## DATASET EXTRACT
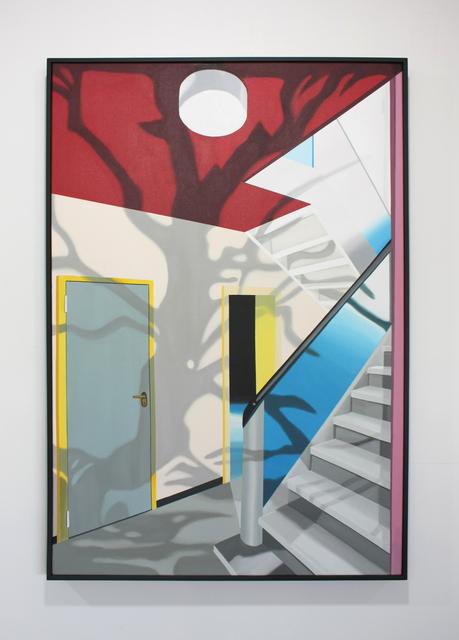, 'Klee (Sin título árbol 1),' 2015, CURRO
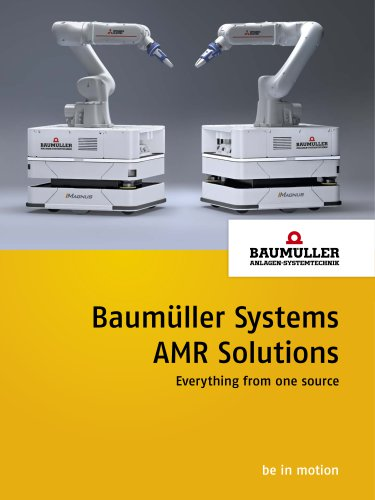 Baumüller Systems AMR Solutions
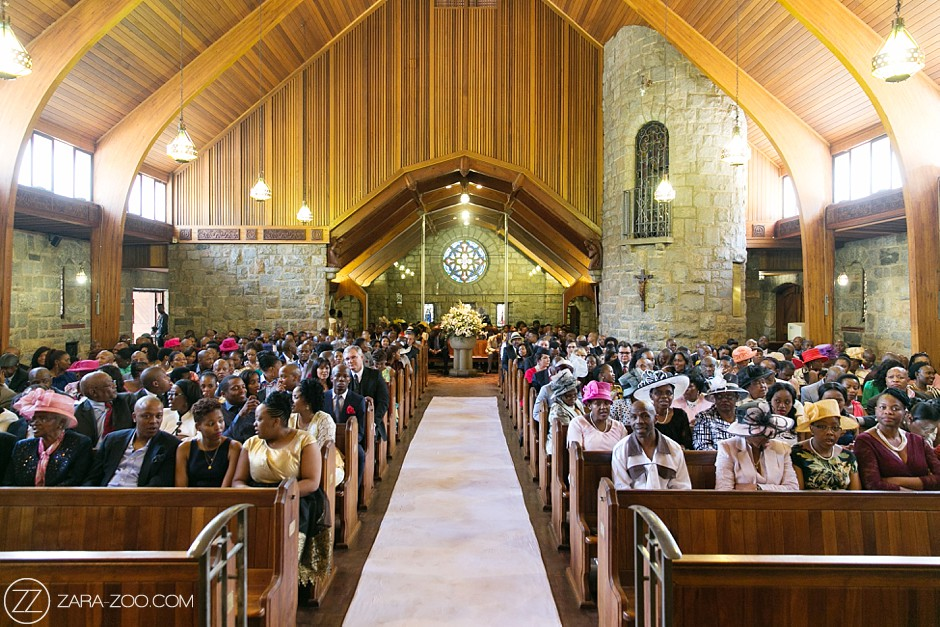 Church Wedding in Johannesburg, Gauteng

## YOUR OBJECTIVE
Your copy should run from the line that has "Baumüller Systems AMR Solutions" through the last line above, exactly, with both ends in and pictures out.

## SOLVED EXERCISE
 Baumüller Systems AMR Solutions
 Church Wedding in Johannesburg, Gauteng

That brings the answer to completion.